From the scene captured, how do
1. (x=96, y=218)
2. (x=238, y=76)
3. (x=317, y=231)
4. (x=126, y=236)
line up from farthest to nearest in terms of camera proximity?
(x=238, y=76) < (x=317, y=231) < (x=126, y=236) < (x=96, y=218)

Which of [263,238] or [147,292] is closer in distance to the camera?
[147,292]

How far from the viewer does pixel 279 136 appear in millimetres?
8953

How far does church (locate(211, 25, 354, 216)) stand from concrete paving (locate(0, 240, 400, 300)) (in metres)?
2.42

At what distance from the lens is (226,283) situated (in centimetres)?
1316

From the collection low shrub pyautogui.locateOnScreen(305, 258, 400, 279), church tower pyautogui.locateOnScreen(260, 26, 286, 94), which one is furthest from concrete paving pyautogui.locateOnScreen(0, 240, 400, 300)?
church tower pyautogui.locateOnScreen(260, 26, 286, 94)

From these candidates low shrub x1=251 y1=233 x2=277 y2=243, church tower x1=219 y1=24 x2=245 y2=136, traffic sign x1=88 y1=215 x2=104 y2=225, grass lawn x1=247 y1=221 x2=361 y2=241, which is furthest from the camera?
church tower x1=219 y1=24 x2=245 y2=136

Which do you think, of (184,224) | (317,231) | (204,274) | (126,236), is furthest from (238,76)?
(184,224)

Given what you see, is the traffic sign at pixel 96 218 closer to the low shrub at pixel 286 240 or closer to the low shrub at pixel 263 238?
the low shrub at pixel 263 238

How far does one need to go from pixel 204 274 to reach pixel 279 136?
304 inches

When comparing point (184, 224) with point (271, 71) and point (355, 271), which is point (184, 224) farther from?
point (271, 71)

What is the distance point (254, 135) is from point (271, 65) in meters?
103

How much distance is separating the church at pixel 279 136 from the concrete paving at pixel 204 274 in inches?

* * *

* Work to complete
Please repeat all of the records above word for word, keeping every line unchanged.

* Task solution
From the scene captured, how do
1. (x=96, y=218)
2. (x=238, y=76)
3. (x=317, y=231)
4. (x=126, y=236)
line up from farthest to nearest in terms of camera proximity?
(x=238, y=76) < (x=317, y=231) < (x=126, y=236) < (x=96, y=218)

Which of [263,238] or [147,292] is closer in distance to the camera?
[147,292]

How far from the viewer does pixel 279 136 appear in millimetres?
8953

How far does church (locate(211, 25, 354, 216)) stand from concrete paving (locate(0, 240, 400, 300)) (in metres)?
2.42

At what distance from the lens is (226,283) situated (in centimetres)?
1316

From the collection low shrub pyautogui.locateOnScreen(305, 258, 400, 279), church tower pyautogui.locateOnScreen(260, 26, 286, 94), which one is furthest from concrete paving pyautogui.locateOnScreen(0, 240, 400, 300)?
church tower pyautogui.locateOnScreen(260, 26, 286, 94)

From these candidates low shrub x1=251 y1=233 x2=277 y2=243, church tower x1=219 y1=24 x2=245 y2=136, traffic sign x1=88 y1=215 x2=104 y2=225, grass lawn x1=247 y1=221 x2=361 y2=241, which is furthest from the camera?
church tower x1=219 y1=24 x2=245 y2=136

Which do you think, of (184,224) | (317,231) | (204,274) | (126,236), is furthest from (238,76)?
(184,224)

Given what you see, is the traffic sign at pixel 96 218 closer to the low shrub at pixel 286 240 or closer to the low shrub at pixel 263 238?
the low shrub at pixel 263 238

How far does one need to go from pixel 204 274 to reach pixel 279 136?
304 inches

When comparing point (184, 224) with point (271, 71) and point (355, 271), which is point (184, 224) farther from?
point (271, 71)

What is the distance point (254, 135) is from point (271, 65) in meters?
103

How much distance is separating the church at pixel 279 136 from the concrete paving at pixel 204 274 in inches?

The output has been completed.